• **Exercise task**
Copy the following lines verbatim, keeping every character, space, and line break unchanged.
--- START Exercise data ---
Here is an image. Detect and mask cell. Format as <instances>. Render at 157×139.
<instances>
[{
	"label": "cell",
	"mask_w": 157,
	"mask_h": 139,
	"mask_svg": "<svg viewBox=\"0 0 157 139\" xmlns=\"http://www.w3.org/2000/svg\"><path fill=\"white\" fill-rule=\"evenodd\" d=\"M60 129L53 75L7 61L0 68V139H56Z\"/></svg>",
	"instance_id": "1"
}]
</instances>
--- END Exercise data ---
• **The answer**
Here is an image. Detect and mask cell. Format as <instances>. Render at 157×139.
<instances>
[{
	"label": "cell",
	"mask_w": 157,
	"mask_h": 139,
	"mask_svg": "<svg viewBox=\"0 0 157 139\" xmlns=\"http://www.w3.org/2000/svg\"><path fill=\"white\" fill-rule=\"evenodd\" d=\"M60 129L53 75L7 61L0 68V139H56Z\"/></svg>",
	"instance_id": "1"
}]
</instances>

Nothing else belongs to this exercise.